Enfin, Marie-Pierre Richer s'est intéressée à l'indemnisation des victimes de l'amiante. Les aides versées par le fonds d'indemnisation des victimes de l'amiante (Fiva) sont plus élevées que celles de la branche accidents du travail et maladies professionnelles (AT-MP), mais le Fiva souffre d'un taux de non-recours de 35 à 45 %.

Nous faisons de l'adoption du Placss un acte politique. C'est légitime, même si ce n'est pas l'esprit dans lequel il a été instauré. Espérons que, lors des prochains exercices, nous pourrons renouer avec cet esprit et que, dans l'immédiat, ce débat serve à obtenir quelques réponses du Gouvernement. (Applaudissements sur les travées des groupes UC et Les Républicains ; M. Marc Laménie applaudit également.)

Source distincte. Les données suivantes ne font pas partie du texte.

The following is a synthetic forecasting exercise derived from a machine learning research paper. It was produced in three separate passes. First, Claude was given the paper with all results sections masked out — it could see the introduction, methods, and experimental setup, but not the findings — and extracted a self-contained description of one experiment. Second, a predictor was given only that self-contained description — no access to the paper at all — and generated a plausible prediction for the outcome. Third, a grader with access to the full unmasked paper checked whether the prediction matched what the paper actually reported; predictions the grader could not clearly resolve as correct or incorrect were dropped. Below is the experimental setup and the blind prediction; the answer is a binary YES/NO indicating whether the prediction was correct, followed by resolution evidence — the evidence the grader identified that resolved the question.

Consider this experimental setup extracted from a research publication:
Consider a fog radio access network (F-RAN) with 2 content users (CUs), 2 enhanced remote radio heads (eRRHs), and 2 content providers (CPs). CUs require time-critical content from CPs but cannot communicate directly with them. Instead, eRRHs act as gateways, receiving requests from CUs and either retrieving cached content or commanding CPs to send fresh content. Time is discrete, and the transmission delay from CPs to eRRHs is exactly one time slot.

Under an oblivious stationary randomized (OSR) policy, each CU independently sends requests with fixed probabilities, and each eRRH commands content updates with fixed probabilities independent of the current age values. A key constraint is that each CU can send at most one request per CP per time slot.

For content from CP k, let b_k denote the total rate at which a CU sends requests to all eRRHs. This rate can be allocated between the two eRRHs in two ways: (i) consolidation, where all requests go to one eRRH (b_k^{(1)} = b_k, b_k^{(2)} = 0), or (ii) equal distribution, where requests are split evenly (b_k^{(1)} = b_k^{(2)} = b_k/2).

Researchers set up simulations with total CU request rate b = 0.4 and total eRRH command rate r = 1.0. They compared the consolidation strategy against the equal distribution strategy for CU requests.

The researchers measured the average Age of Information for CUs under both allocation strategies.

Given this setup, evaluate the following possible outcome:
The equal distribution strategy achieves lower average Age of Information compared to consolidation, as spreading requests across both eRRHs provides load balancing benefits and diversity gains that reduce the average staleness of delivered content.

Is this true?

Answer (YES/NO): NO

M. Michel Canévet, en remplacement de M. Vincent Delahaye, rapporteur pour avis de la commission des finances .  - (Applaudissements sur des travées du groupe UC) Vincent Delahaye, rapporteur pour avis de la commission des finances, m'a demandé de vous exposer les raisons pour lesquelles il a proposé un avis défavorable sur ce texte.

D'abord, le calendrier a été fortement bouleversé en raison de la dissolution de l'Assemblée nationale.

Ensuite, ce texte témoigne de l'état catastrophique de la sécurité sociale : le déficit est anticipé à 18 milliards d'euros en 2024, 16 milliards en 2025.

Le solde légèrement positif des Asso est un résultat en trompe-l'oeil, puisqu'il intègre les résultats de la Cades, destinée à amortir la dette sociale. Sans la Cades, les comptes sont en déficit de 5,1 milliards d'euros. Le déficit total s'élève à 10,8 milliards d'euros.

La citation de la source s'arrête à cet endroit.